One perceived limitation of NetR and AttR is that both are separate programs that simply produce network and attribute files to be used with Cytoscape. It is therefore reasonable to imagine that both programs would be more useful if directly integrated into Cytoscape as applications. However, we believe that Cytoscape integration would limit the flexibility and applicability of the programs, both of which were conceived and created to be open-source and easily customizable to serve additional purposes. While the NetR and AttR outputs work well with Cytoscape by design, the data in them could be useful outside of Cytoscape, particularly for more advanced users that may want to integrate them into their own bioinformatics pipelines. Furthermore, more advanced users may want to consider introducing the REST API into the NetR and AttR code, in order to call on powerful Cytoscape functions to work on the NetR and AttR files as part of their independent bioinformatic pipelines. In summary, we hope that more advanced users in the research and bioinformatics community feel compelled to use, experiment with, and improve NetR and AttR, in any number of unexpected and creative ways, including but not limited to full Cytoscape integration.

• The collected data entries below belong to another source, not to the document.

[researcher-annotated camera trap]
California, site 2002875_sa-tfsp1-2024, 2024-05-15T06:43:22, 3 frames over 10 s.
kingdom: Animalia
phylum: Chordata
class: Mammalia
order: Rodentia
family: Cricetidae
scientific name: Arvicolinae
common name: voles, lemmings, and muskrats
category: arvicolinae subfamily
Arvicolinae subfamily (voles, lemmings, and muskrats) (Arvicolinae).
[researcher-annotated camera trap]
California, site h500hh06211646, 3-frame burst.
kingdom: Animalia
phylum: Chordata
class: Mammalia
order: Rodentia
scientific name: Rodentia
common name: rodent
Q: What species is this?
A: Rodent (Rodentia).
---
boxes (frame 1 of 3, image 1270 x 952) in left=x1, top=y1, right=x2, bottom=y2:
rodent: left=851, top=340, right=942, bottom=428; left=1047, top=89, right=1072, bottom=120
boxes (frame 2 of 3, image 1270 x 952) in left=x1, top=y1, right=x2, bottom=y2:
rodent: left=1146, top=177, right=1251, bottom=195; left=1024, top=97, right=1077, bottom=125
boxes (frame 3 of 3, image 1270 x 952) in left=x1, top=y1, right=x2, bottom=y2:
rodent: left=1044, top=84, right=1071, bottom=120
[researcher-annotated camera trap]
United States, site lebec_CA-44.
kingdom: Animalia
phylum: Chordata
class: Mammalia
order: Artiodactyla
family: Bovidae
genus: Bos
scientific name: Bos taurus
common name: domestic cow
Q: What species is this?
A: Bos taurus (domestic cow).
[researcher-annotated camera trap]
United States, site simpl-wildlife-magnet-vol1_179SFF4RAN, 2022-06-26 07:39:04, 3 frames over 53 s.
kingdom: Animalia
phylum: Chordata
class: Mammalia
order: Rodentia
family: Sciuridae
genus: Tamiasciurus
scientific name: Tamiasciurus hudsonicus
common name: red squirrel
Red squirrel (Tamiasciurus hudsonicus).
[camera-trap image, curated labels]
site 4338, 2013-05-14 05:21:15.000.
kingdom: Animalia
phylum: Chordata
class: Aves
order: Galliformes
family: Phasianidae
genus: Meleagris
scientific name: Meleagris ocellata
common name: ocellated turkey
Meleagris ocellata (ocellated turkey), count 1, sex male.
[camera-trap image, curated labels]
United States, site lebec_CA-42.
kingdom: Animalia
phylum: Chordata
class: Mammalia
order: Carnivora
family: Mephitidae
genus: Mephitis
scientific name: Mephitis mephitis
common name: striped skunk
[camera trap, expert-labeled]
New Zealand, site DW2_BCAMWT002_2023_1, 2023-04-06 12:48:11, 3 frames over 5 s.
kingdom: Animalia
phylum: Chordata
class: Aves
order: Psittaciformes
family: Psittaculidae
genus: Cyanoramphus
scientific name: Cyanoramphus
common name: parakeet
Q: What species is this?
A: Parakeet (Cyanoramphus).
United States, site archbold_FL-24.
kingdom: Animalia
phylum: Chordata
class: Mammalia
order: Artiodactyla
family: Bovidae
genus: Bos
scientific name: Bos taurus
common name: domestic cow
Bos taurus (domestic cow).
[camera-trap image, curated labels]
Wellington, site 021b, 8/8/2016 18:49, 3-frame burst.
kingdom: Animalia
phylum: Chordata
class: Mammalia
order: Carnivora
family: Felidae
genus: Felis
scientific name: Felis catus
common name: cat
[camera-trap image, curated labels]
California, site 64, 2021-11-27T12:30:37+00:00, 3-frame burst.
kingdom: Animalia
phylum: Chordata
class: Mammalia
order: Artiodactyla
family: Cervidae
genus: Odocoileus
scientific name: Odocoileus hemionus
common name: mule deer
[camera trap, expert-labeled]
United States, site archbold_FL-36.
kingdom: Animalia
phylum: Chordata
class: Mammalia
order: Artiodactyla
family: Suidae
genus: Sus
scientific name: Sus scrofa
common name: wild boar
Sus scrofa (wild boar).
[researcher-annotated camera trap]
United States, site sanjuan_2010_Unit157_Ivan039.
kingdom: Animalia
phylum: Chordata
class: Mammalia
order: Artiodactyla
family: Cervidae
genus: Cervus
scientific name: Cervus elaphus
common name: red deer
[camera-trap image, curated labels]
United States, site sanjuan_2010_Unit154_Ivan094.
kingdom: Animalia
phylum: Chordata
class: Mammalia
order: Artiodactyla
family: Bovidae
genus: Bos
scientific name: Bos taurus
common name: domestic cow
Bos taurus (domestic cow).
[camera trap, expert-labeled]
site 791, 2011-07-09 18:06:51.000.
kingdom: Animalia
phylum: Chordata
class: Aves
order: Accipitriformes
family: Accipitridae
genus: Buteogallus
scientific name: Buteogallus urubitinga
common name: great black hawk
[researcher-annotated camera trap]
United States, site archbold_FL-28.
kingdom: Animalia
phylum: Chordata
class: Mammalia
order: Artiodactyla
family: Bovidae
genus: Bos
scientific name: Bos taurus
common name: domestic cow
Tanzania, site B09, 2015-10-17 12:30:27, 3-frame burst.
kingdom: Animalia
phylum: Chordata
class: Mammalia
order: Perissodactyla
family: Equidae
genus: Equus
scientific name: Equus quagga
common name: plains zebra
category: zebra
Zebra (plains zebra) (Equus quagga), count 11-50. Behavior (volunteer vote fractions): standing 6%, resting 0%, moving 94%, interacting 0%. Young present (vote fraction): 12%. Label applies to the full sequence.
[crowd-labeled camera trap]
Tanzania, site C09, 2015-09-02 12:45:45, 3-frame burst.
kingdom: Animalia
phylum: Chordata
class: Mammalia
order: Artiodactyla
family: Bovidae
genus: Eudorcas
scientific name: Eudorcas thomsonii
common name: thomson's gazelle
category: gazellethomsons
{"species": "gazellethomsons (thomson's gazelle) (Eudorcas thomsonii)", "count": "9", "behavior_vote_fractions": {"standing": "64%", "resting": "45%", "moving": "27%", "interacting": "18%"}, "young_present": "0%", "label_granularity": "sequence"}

Ten years ago, while reflecting on a minimal bioinformatics skill set that modern biologists should possess, Tan et al. wondered how undergraduate and graduate life science students, already charged with having to learn the fundamentals and latest developments in various subdisciplines, could find the time to cope with additional bioinformatic and programming demands [
20]. These challenges are even more true nowadays, especially when the ease and speed with which new data are generated make it harder for students to keep up with the ever-expanding developments in modern biology. The constant advances in “-omics” techniques also make it increasingly challenging, even for trained bioinformaticians, to keep up with the diverse data structures and mathematical frameworks in modern bioinformatics. Perhaps even more worryingly, it is becoming harder to fill the widening gap between bioinformatics and hypothesis-driven experimental research. We acknowledge that NetR/AttR represent an overly simplistic approach to deal with heterogeneous datasets. However, and as indicated above, we developed NetR and AttR as heuristic tools for the generation of testable hypotheses based on largely unexploited datasets. In other words, NetR and AttR should not be used to answer biological questions, but to ask new ones; and we now wish to share these tools with experimental biologists at large, with the expectation that our programs will facilitate significant advances in their research efforts.